===== EXERCISE DATA =====

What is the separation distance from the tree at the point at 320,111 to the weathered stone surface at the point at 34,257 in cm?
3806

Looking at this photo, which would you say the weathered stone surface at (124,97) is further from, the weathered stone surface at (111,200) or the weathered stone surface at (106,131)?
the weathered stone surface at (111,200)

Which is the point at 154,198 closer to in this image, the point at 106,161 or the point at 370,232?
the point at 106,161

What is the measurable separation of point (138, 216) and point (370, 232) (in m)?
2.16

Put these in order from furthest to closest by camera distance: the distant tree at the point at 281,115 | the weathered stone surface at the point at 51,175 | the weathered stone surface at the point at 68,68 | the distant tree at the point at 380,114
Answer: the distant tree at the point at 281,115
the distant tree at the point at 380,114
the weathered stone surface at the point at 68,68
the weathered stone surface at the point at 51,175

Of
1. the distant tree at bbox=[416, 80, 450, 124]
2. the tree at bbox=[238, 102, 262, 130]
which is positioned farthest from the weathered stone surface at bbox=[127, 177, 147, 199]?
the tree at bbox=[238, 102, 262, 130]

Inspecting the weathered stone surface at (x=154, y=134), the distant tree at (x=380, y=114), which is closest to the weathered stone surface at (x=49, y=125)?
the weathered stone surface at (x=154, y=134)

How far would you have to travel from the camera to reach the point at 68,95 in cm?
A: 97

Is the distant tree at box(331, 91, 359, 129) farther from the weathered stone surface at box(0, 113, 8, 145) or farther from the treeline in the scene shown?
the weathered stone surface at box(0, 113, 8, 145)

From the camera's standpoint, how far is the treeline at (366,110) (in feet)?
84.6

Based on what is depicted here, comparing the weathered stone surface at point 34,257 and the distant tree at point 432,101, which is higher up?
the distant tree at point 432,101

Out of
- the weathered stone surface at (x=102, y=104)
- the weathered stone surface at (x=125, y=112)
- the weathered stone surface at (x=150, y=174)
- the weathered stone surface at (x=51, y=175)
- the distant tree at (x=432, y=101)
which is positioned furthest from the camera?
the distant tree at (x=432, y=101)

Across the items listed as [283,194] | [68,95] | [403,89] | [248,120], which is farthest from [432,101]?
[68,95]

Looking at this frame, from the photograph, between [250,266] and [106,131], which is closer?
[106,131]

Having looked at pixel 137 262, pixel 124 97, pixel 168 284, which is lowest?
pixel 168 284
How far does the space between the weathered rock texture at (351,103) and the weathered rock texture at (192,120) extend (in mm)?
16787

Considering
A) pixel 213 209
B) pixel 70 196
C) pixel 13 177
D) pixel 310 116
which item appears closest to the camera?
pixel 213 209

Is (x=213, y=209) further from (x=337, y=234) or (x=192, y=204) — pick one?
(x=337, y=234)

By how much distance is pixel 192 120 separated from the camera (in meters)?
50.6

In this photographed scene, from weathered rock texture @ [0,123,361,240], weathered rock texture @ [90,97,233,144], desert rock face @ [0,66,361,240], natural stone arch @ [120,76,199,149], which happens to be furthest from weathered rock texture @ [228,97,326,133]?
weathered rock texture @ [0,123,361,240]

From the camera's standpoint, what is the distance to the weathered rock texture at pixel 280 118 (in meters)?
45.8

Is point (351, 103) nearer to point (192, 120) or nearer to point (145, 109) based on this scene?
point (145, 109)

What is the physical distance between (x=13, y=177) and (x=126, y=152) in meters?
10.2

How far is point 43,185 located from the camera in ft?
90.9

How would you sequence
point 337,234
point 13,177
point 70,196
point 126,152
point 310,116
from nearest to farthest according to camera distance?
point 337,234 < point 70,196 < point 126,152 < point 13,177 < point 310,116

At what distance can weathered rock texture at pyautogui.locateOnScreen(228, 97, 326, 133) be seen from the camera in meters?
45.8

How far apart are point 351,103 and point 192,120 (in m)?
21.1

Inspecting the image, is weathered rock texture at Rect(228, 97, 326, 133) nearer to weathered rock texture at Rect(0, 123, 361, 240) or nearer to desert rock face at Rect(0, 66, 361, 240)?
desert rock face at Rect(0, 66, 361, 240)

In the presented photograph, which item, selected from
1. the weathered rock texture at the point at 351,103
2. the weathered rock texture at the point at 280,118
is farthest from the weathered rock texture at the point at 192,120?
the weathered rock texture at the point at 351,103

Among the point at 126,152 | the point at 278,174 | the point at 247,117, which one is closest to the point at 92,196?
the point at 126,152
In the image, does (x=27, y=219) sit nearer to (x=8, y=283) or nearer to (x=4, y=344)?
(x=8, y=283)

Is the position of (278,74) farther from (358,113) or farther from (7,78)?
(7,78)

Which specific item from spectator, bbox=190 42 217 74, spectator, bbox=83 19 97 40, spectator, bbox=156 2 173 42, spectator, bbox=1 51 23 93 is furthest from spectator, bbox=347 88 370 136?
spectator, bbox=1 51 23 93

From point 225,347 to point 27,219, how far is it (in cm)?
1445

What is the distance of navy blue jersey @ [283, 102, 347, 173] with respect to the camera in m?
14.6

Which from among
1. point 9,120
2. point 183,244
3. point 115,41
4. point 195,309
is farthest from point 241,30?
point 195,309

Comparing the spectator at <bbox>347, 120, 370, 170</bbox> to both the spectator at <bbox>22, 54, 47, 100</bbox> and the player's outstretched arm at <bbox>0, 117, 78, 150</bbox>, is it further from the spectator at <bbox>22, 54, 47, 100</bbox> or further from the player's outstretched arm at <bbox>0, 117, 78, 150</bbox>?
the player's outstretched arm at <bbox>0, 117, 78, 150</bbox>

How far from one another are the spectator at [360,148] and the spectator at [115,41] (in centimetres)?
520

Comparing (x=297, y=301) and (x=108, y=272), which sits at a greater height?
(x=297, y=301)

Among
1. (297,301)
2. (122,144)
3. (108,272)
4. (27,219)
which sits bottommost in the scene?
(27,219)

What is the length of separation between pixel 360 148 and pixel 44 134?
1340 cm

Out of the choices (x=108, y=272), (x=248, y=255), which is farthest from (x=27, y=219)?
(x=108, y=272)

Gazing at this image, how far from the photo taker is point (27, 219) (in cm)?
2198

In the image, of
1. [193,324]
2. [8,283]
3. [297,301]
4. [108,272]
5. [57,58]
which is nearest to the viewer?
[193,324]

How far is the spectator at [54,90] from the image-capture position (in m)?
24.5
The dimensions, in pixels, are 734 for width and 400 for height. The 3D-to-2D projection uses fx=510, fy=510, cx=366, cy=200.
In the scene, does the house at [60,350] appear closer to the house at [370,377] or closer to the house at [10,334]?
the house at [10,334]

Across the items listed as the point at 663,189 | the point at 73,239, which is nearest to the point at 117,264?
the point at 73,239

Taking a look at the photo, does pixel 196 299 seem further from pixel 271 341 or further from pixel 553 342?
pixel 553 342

=====
===== EXERCISE DATA =====

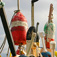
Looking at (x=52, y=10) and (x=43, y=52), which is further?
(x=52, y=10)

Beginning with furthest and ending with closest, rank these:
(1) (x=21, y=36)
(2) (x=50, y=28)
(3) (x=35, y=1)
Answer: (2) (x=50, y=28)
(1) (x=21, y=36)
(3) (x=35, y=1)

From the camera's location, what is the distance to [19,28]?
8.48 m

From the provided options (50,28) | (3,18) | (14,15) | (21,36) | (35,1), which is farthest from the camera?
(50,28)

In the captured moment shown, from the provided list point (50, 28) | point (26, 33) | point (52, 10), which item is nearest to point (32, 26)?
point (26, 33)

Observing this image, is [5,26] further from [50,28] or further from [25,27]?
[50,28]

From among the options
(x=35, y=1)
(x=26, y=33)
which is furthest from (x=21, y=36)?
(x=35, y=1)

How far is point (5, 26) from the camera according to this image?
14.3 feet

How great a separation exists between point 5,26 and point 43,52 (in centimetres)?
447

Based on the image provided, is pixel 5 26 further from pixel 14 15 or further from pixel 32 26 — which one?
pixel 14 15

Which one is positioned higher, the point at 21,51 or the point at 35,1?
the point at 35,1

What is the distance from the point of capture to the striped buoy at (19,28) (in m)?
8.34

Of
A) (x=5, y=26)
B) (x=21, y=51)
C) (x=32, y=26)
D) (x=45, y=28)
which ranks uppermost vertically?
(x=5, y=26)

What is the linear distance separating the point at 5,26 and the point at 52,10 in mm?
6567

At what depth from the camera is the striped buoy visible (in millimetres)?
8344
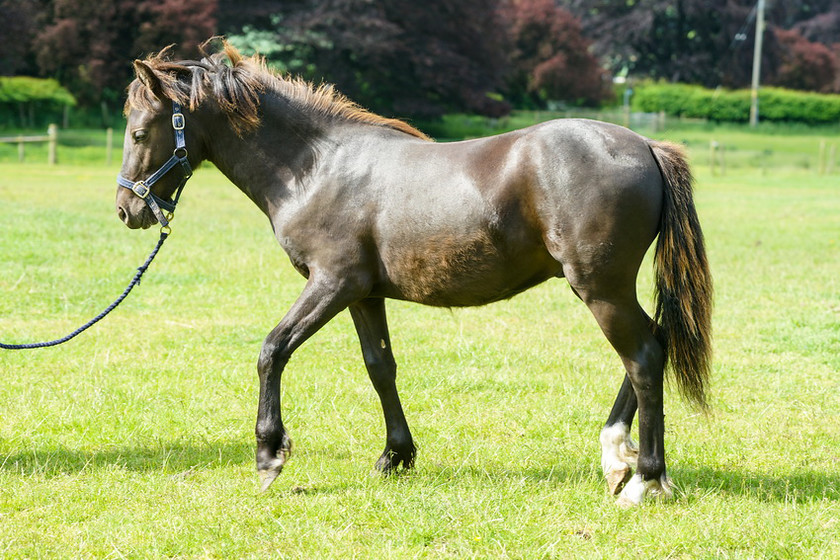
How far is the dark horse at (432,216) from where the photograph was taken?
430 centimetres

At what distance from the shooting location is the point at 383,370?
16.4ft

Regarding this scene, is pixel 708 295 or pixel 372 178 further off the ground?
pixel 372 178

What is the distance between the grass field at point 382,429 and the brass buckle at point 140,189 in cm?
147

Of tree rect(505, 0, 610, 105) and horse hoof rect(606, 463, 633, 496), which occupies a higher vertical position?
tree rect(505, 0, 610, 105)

=====

→ **DIRECTIONS FOR THIS TASK**:
Pull out every line of the material above that contains the word "closer". Case counts.

→ **RESULT OF THE EXERCISE**:
Which is the point at 154,198 closer to in this image, the point at 106,161 or the point at 370,232?
Looking at this frame, from the photograph, between [250,266] and [106,131], which is closer?
In the scene, does the house at [60,350] appear closer to the house at [370,377] or closer to the house at [10,334]?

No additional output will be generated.